What if you have a contract with another business or with a person, and there is a significant change in one of the businesses?
Some business changes are small, like a location change, and some are large, like bankruptcy or a name change or one of the parties to the contract being bought by another business.
You might work for a business as an independent contractor and you have a contract with that. Or your business might have a license agreement to sell the licensed products of another business. Or your company may be leasing commercial space from someone.
The simple answer to what happens to a contract when a business changes is, "it depends on the contract."
Contract Sections and Business Changes
Many business contracts include sections dealing with what happens if there is a change in the business. Two contract principles that might affect the need to make a change in the contract are novation and assignment.
Novation is a substitution, including the substitution of one party or obligation for another in a contract. Here's how that works: Party A and Party B are the original signers of the contract. Party A has been bought by Party C, Parties A and B must agree to the novation and sign a novation agreement stating that Party C has been substituted for Party A. Party A is excused from liability by the novation agreement, and Party A gives up any rights against Party B.
A novation agreement may be part of an original contract, or it may need to be signed at the time of the change. In the case of a name change, for example, a novation agreement might be needed in order to make a new contract with the newly named business.
Assignment is a transfer of some property or ownership to someone else, including duties and rights. For example, some independent contractor contracts state that the duties of the contractor can't be assigned or transferred to someone else. Ownership of intellectual property (copyrights, trademarks, or trade secrets) are sometimes transferred to someone else. A contract might include the right to transfer the responsibilities of one of the parties of a contract to another business entity, which might include the assignment to a successor (new) company.
Another option for changing a contract for a business change is to create a letter of agreement that refers to the specific change and have both parties sign it.
Here's an example of an assignment agreement by which the assignor (the party who does the assigning) assigns a stock purchase agreement to an assignee (new owner). The assignee gains all the assignor's rights and interest in the property, and the assignee agrees to perform all "obligations, duties, liabilities and commitments" of the assignor under the agreement.
Contract if a Company Changes its Name
Here is an example of what might happen to a contract if a business changes its name:
"I have an employment contract with a business. I was informed this morning that the company has changed its name and legal entity. They even have a new sign on the building. Does this mean the contract is void? More to the point, does that mean I don't have to abide by the non-compete agreement?"

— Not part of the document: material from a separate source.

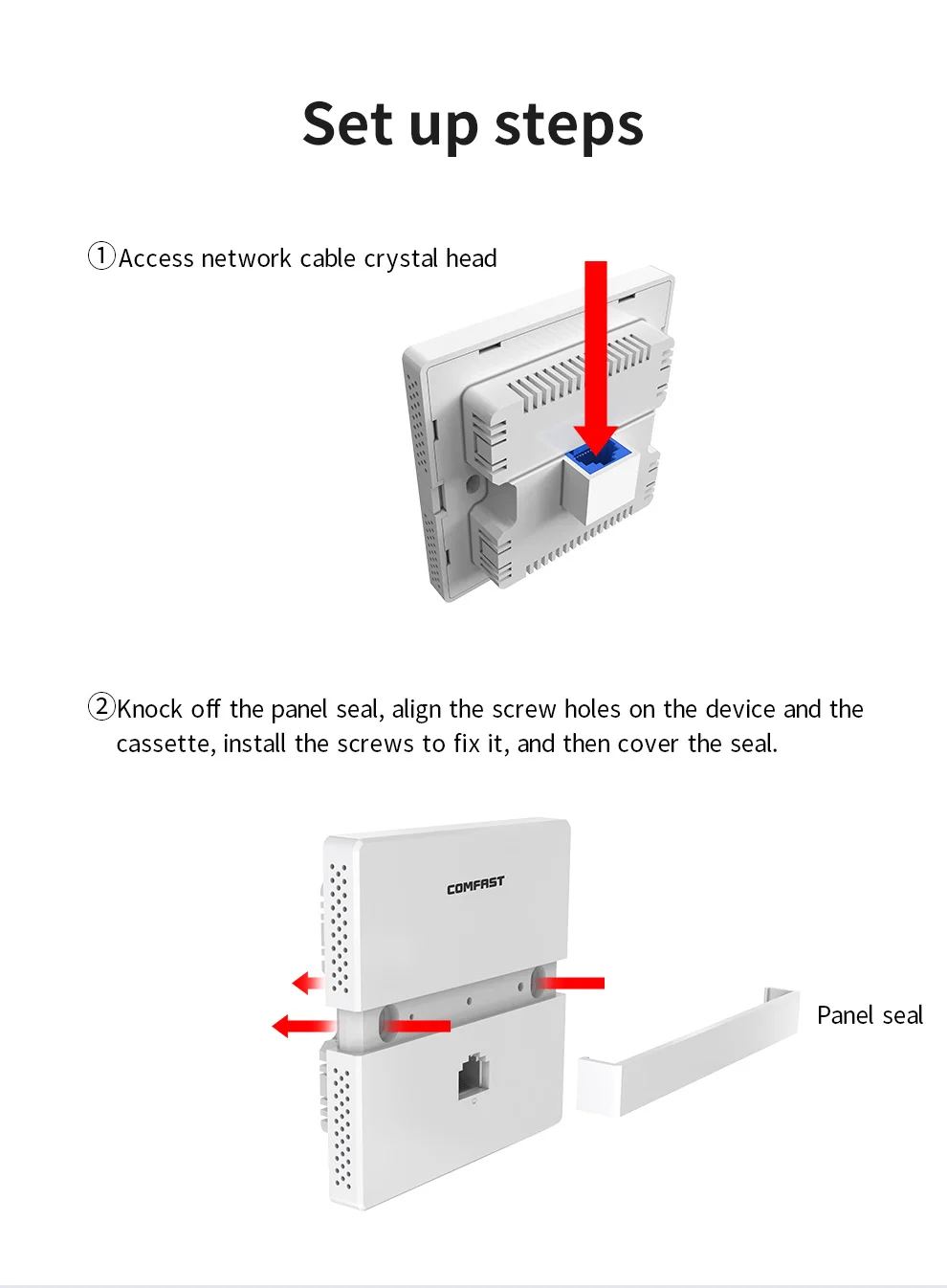 Set up steps

①Access network cable crystal head

②Knock off the panel seal, align the screw holes on the device and the cassette, install the screws to fix it, and then cover the seal.

COMFAST

Panel seal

In these types of situations, a lot depends on the wording of the contract. Some contracts plan for the possibility of changes.
Some contracts specifically state that the parties "now known as XYZ Corporation" or "by any other name" or " by which the party may be titled." or something to that effect. Even if the possibility of a name change isn't specifically mentioned in the contract language, the business doesn't get out of contracts just by changing its name and legal type.
If you think about it, that would be a neat way to avoid debts, by just changing the name of the business. So, no, a name/entity type change doesn't mean a contract is void.
An Example of a Name Change Agreement
You can also sign a separate agreement to acknowledge the name change of a company. In this case, the change-of-name agreement includes:
- A document proving that the name has officially been changed with the state where the business is registered,
- The opinion of an attorney that the change of name was legally done,
- A list of contracts and purchase orders between the two parties,
- The agreement that all rights and obligations of both parties to these contracts are not affected by the change, and
- A statement that all contracts covered by the agreement are amended by substituting the name.
Contracts When a Business is Bought or Sold
If a business has a major change in ownership, (the sale of a business, for example), part of the terms of the sale may be the assignment of the contract to the new owner. If the business sale documents don't specify, you might have to look at the contract itself.
As part of the buy/sell process, a new contract may be substituted for a previous contract, with the agreement of both parties. This is the novation section discussed above.
Contracts When a Business Declares Bankruptcy
The bankruptcy judge in a bankruptcy process decides what happens to active ongoing contracts during the bankruptcy process. You can hire an attorney to protect your interest in the process, including making the debtor (the company in bankruptcy) specifically affirm or reject your contract.
The amounts owed to you under a contract also fall into the bankruptcy process and you become a creditor of the company in bankruptcy. In Chapter 11 (reorganization), the debtor agrees to a plan, which creates new contract rights that replace or supersede pre-bankruptcy contracts.
You should know that if you and the debtor have an ongoing contract that obligates you both to certain requirements (buying and payment, for example), you can't stop doing what the contract requires during the bankruptcy risking being in default.
Disclaimer: If you have a contract with a business and something changes, consult your attorney before you make any decisions, sign a new contract, or make statements that might compromise your status in the contract.